On pourrait résumer que les contrats nécessitent : la bonne foi, le consentement sans vices (erreur, dol et violence). Dans le cadre d’une société libertarienne, Spooner affirme que Les vices ne sont pas des crimes. Ainsi, il n’y a plus aucune base légale, puisqu’un contrat vicié n’est pas un crime, et ne peut paraître illégal selon le père du libertarianisme.
En conséquence, les tribunaux placés sous le Garde des Sceaux laissent place à des tribunaux d’arbitrage en cas de désaccord entre différentes parties d’un contrat. Néanmoins, ces tribunaux doivent pouvoir être reconnus par les parties contractantes du contrat à travers un contrat.
La force de la loi ne disparaît pas totalement, mais se mute dans le libre-arbitre total des partisans de cette société. Toutefois, les plus libertariens considèrent que
La seule raison qui rend exécutoires [des] contrats (…) est que leur rupture s’assimile à un vol implicite. Les contrats sans possibilité de vol implicite ne seraient pas exécutoires dans une société libertarienne[[Murray Rothbard, L’éthique de la liberté, Les Belles Lettres, 1991, p. 106]]

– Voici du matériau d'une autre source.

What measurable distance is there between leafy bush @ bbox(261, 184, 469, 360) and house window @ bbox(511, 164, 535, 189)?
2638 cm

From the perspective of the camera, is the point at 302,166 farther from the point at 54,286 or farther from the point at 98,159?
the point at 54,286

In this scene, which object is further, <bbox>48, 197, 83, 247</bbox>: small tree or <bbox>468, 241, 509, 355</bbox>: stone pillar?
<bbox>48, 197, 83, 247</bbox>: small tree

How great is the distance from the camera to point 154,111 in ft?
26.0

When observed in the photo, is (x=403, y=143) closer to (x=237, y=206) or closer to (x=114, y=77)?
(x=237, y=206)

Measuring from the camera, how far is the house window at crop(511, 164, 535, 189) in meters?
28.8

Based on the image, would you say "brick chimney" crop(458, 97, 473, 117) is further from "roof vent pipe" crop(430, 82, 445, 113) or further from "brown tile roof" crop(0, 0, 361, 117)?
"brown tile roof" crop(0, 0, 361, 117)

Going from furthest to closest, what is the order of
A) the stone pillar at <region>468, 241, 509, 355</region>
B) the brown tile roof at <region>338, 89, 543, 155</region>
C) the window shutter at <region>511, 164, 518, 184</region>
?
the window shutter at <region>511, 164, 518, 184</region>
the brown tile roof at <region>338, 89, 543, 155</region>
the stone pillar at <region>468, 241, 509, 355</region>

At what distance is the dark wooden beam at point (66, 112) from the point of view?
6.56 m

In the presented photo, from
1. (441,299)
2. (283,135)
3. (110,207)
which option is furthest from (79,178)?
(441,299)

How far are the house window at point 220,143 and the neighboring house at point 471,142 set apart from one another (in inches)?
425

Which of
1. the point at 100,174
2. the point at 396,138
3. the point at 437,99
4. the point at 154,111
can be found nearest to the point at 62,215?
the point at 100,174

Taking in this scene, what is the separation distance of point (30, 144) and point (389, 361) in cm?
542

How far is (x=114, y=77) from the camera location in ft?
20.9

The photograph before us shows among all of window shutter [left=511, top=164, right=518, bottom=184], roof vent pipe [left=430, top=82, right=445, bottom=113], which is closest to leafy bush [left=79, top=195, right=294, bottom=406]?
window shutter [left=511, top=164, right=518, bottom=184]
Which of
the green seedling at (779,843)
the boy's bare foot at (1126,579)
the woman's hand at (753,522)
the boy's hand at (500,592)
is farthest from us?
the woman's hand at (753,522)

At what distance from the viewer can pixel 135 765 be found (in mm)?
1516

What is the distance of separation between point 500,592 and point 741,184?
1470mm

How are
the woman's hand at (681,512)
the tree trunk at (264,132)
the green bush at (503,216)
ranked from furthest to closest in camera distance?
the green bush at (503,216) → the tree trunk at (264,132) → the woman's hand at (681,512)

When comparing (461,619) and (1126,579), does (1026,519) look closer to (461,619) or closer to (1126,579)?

Pour faire face aux différentes critiques concernant la violence, Murray Rothbard écrit que
le libertarianisme soutient que seule l’autodéfense peut justifier le recours à la violence, et que l’emploi de la force devient illégitime, injuste et criminel lorsqu’il dépasse cette limite. [[Id., «Myth and Truth About Libertarianism», Modern Age n°24, 1 (Winter 1980), pp. 9-15]]
Plus récemment, le parti Libertarien aux États-Unis lors de l’élection des grands-électeurs en 2016 en vue de l’élection de la présidence, le parti a recueilli 4 488 919 voix, soit près de 3,28 % en terme de suffrage.
Utopie pour les uns, dystopie pour les autres, les droits naturels et les libertés individuelles promus par les libertariens laissent place à une gigantesque anomie. L’anarcho-capitalisme ne laisse aucune place à aucune dimension sociale. Il s’agit d’une lutte des classes particulièrement débridée, dont certaines personnes politiques s’en inspirent pour mettre en place des politiques minarchistes, afin de responsabiliser au maximum les individus et favoriser les inégalités sociales. En opposition fondamentale aux théories de Spooner, de Rothbard, le libertarianisme ajoute à la doctrine libertarienne la dimension égalitaire.